Nathan se colla à la porte-fenêtre de son balcon, distrait un moment de ses idées noires par le spectacle de la nature. Il avait toujours aimé la sauvagerie de ces montagnes, le mélange poignant de beauté et de danger. L’éclair zigzaguait entre les crêtes, dont il découpait les formes acérées. Le tonnerre roulait pratiquement en continu. Son fracas se répercutait dans la vallée, renvoyé en écho d’un versant à l’autre.
Puis la pluie se mit à crépiter contre les vitres. De lourdes gouttes qui s’écrasaient sur le balcon, rebondissaient jusque dans la rue, en contrebas. Une odeur de poussière montait du pavé chaud lavé à grande eau. Nathan baissa les yeux et découvrit une femme, arrêtée devant la porte de l’immeuble d’en face. Que faisait-elle ? Pourquoi n’entrait-elle pas ?

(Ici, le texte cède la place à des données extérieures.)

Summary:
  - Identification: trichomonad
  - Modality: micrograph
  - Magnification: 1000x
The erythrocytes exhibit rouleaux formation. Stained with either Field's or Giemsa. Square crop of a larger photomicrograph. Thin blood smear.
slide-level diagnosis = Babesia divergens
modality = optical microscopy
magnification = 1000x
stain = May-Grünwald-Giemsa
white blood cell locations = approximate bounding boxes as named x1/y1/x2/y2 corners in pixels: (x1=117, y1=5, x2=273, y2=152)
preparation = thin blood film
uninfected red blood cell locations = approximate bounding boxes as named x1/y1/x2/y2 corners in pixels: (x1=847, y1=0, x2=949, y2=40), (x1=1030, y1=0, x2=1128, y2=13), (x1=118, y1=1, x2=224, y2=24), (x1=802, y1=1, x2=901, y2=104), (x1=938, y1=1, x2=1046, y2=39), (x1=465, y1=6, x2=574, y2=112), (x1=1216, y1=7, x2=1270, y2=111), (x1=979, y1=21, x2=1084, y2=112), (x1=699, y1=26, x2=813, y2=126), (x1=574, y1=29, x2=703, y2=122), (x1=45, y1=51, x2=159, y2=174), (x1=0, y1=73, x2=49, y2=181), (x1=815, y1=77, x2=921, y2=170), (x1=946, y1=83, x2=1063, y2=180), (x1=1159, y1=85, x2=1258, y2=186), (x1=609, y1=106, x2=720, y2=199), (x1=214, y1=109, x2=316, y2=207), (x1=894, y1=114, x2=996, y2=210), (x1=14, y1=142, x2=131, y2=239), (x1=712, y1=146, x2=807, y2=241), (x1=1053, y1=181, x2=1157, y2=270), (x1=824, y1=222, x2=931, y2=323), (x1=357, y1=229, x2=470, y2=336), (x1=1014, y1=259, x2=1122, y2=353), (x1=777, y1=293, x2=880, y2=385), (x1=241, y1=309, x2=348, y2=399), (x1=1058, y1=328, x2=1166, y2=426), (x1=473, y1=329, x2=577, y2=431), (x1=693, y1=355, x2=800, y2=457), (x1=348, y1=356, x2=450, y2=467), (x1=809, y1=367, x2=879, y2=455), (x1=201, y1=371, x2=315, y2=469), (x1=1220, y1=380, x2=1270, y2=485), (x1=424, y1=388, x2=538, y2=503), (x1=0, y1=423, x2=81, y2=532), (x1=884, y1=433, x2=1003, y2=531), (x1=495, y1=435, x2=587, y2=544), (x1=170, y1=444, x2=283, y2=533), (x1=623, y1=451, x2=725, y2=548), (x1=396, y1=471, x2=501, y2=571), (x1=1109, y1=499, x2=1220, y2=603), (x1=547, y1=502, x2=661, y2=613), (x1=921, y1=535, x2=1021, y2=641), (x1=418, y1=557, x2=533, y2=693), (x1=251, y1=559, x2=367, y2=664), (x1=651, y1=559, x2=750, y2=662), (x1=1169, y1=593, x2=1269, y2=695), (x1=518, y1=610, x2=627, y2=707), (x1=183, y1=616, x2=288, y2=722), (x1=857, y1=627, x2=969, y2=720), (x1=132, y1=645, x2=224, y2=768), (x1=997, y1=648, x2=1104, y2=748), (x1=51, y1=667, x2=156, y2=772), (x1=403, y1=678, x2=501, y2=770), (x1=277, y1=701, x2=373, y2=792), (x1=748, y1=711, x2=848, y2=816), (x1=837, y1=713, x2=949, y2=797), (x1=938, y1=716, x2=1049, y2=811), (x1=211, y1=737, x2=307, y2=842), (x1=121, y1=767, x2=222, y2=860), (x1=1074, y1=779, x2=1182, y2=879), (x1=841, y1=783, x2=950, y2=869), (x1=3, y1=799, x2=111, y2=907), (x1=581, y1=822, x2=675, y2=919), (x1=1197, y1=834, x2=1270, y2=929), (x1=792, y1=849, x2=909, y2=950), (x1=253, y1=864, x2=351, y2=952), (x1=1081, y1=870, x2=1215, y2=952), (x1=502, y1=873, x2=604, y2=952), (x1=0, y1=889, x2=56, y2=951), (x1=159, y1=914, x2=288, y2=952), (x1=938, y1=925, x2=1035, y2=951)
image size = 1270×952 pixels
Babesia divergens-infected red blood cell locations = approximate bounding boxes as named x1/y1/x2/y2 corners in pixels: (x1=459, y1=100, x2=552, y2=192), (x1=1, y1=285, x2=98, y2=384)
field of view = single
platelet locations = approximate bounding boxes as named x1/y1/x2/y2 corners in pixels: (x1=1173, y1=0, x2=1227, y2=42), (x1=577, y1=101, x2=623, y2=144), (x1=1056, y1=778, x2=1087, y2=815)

La tête dirigée vers le ciel d’orage, elle fermait les yeux et laissait la pluie couler sur son visage, avec un demi-sourire satisfait. L’eau plaquait son T-shirt blanc sur son buste, et il devinait la forme de son soutien-gorge plus foncé, le galbe de sa poitrine. Un jean délavé sur de longues jambes. Ses cheveux dégoulinaient, noirs et longs, sur ses épaules.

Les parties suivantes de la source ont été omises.